• ÜBUNGSTEXT
________________________
Motive 7 und 8 (Dresdner Nachrichten 1938, Nr. 132 v. 19. März, 9 (l.); Weißeritz-Zeitung 1938, Nr. 65 v. 18. März, 3)
Noch waren zwei, drei Tage Vorlauf bis zur Übung, noch konnte man lernen, sich den Kundigen anschließen. Selbst Miesrian bequemte sich gezwungen zum Verdunkeln; um gleich den nächsten Fehltritt zu begehen: „Als Miesrian, nach vielem Drängen / Nun seine Fenster tat verhängen – / Fand er’s zu Hause nicht mehr schön, / Und wollt mal auf die Straße gehen; / Macht Licht im Flur, macht auf die Tür, / Ein Lichtstrom flutet draus herfür! / Motto: Ne Lichtschleuse ist stets vonnöten, / Will ‚finster‘ man ins Freie treten!“ Ja, die Lichtschleuse, eines der schönen neuen Wörter des Luftschutzes. Das war ein kleiner Zwischenraum, durch schwere Vorhänge leicht zu erstellen, in den man aus einem hellen Raum trat und diesen verschloss, bevor man sich in den nächsten Raum oder auch in die Dunkelheit begab.
________________________
• GESPEICHERTE DATEN
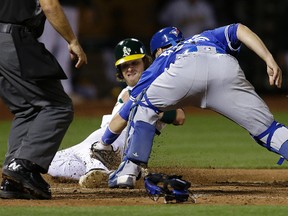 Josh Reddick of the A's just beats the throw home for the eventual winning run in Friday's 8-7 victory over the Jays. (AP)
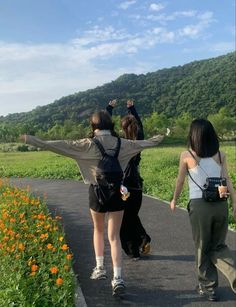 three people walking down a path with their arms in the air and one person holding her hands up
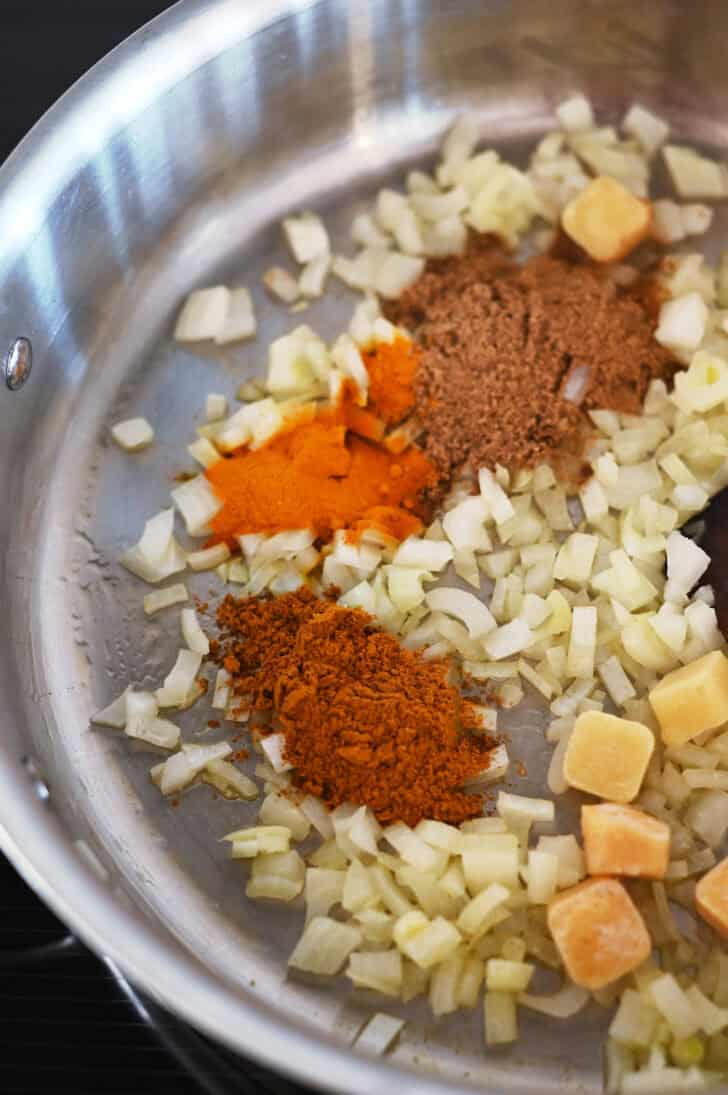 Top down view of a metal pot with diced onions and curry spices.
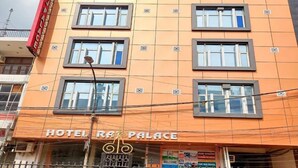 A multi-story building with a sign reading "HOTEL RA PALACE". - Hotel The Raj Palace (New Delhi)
________________________
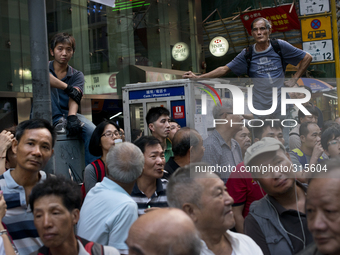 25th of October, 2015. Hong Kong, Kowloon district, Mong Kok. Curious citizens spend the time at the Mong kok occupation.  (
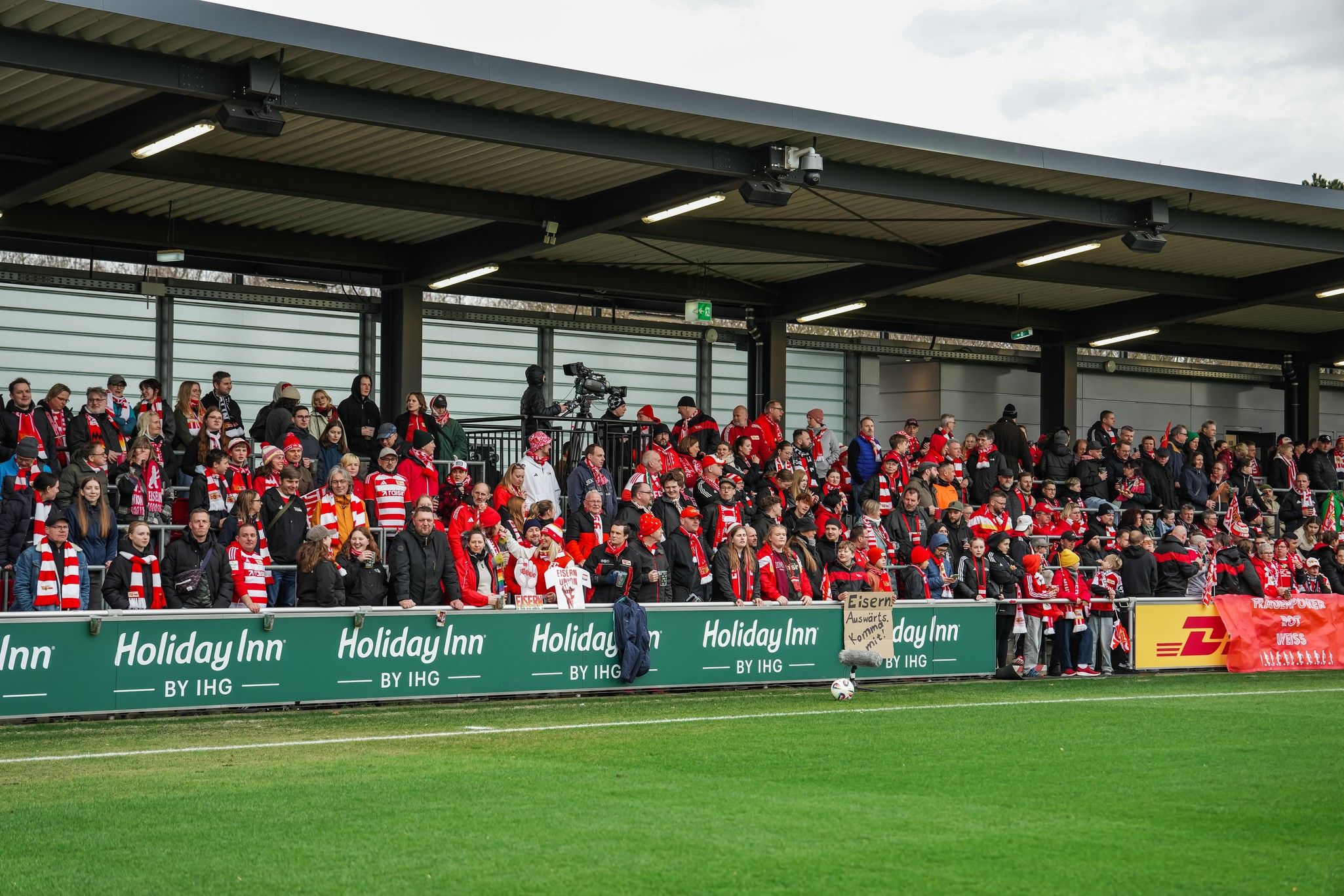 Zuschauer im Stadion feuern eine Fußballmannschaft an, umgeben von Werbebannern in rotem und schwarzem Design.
________________________
• AUFGABENLISTE
[A] Fassen Sie den Text über das Verdunkeln in zwei Sätzen zusammen.
[B] Setzen Sie den Text über das Verdunkeln nach seinem letzten Satz fort.
Die Datensätze sind eigenständiges Material und gehören nicht zum Übungstext.

• ANTWORTEN IN REIHENFOLGE
[A] Bis zur Übung blieben noch zwei, drei Tage zum Lernen, und selbst Miesrian verdunkelte widerwillig seine Fenster, machte dann aber Licht im Flur und öffnete die Tür, sodass ein Lichtstrom hinausflutete. Abhilfe schaffte die Lichtschleuse, ein kleiner, mit schweren Vorhängen leicht herzustellender Zwischenraum, den man aus einem hellen Raum betrat und verschloss, bevor man in den nächsten Raum oder in die Dunkelheit ging.

[B]
Miesrian aber dachte nicht mit, würde dem feindlichen Bomberpiloten im Ernstfall durch seinen Lichtschein den Weg zur Zerstörung weisen. Als ignoranter Alter konnte er sich nicht vorstellen, dass selbst ein Kerzenschein in der Finsternis strahlen könne, war für ihn doch alles grau, alles trübselig. Und folgerichtig lenkte er neuerlich der Feinde Anflug: „Voll Neugier läuft er kreuz und quer / In der stockdunklen Stadt umher. / Der Appetit auf-was zu rauchen / Läßt einen Lichtschein auf jetzt tauchen / Mensch, Miesrian, bist du verrückt?? / Hat denn der Teufel dich gezwickt??? / Motto: Im Ernstfall wird’s dem Feinde weisen, / Wo er die Bombe hinzuschmeißen!“ Miesrians Tun war unachtsam, Ausdruck fehlender Selbstzucht und einer selbstbezüglichen Genusssucht. Der Polizist, der mahnende und verwarnende „Volksgenosse“ wurde zwar nicht mit gezeichnet, doch würden auch sie die glimmende Nikotinröhre sehen, würden ihn zur Rechenschaft ziehen.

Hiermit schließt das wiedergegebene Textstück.